Retraining the neural network from zero.

In order to retrain the neural network from zero, I strongly recommend using a cluster to precompute the data and a GPU to train. It will take about 5 days in a single CPU to preprocess all the data. Ideally, one would instead use a cluster. However, if a cluster is not available you can precompute all data by running the commands:

cd data/masif_site
./data_prepare_all.sh

Then, one can train the neural network:

./train_nn.sh

Please make sure to use a Docker version that supports GPU access. You may have to install tensorflow with support for GPU within the Docker image.

MaSIF-search

Reproducing the MaSIF-ppi-search bound docking benchmark.

This section describes the fast docking benchmark presented in our paper (Table 1).

Fastest and easiest way to reproduce this benchmark.

**DATA BLOCK:**
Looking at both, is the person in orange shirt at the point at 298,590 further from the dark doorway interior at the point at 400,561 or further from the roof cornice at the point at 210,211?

**DIRECTION 1:** Can you repeat the retraining instructions from "Then, one can" up to and including "the Docker image.", substituting "Podman" for each "Docker"?
**DIRECTION 2:** How would you put this sentence from the retraining instructions into Spanish? "It will take about 5 days in a single CPU to preprocess all the data."

**PROBLEM SOLUTION 1:**
Then, one can train the neural network:

./train_nn.sh

Please make sure to use a Podman version that supports GPU access. You may have to install tensorflow with support for GPU within the Podman image.

**PROBLEM SOLUTION 2:** Preprocesar todos los datos llevará unos 5 días en una sola CPU.